FUCK! So sick of being home. It’s all drama! I want to go to school and see him :( he makes me happy and life better. He is the only one that’s making my life better without him I’m not sure what I would do.
Im not sure what to do.. I like him a lot but am I ready for a relationship? I’m scared.. I have been thinking about it all day and still no clue what to do.. I’m scared of the breaking up part if it ever comes to that. I don’t want the drama and I don’t want to lose him.. Our friendship.. When he hugs me I feel so happy and special. All I ever do is want to see him and we text pretty much all day even when we don’t know what to talk about.. I need him but I’m scared.. Should I take this chance? Will it be worth it? What do I do?
Had an amazing party! So happy! The guy I like that likes me couldn’t go:( He makes happy treats me right :) But… No one understands why i won’t date him yet.. Right now…
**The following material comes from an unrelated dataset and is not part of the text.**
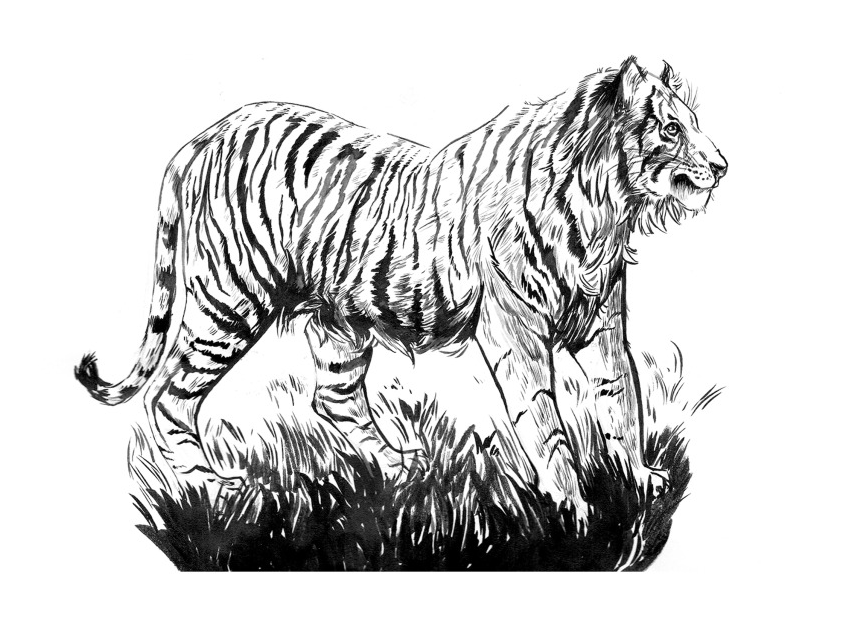 Tiger_SquareSpace.png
Great it’s Chyennes, kyrstans,and my party day and it’s already starting out bad. My brother gets to go have breakfast with my grandpa and Kyrstan gets to get her nails done with my mom and grandma laura. It made me cry because I barley ever get to see my grandparents from Kansas City, plus they are leaving me out like I’m not important. And this party Chyenne and I have had little to no decision for only my mom and sister. I haven’t ask my dad why I was being left out with my grandparents because I’m scared he might get mad or I might cry. I feel like I’m always left out. Like they forget my existence.
Saturday is Kyrstan, Chyenne, and my party. Now I’m nervous. My dress is cute but I’m definitely changing after pictures. Working on decor after school.
Had to work out all hour for dance. Now my legs and arms hurt. Crappy day here I come.
Music was my get away today I felt so free and happy :)
I’m so tired and sad but I told a guy I liked him last night and he already told me he likes me he said he is the happiest man in the world lol.
I get to see the guy of my future before I have to go to class and see a guy from my past.
He is helping ease the pain.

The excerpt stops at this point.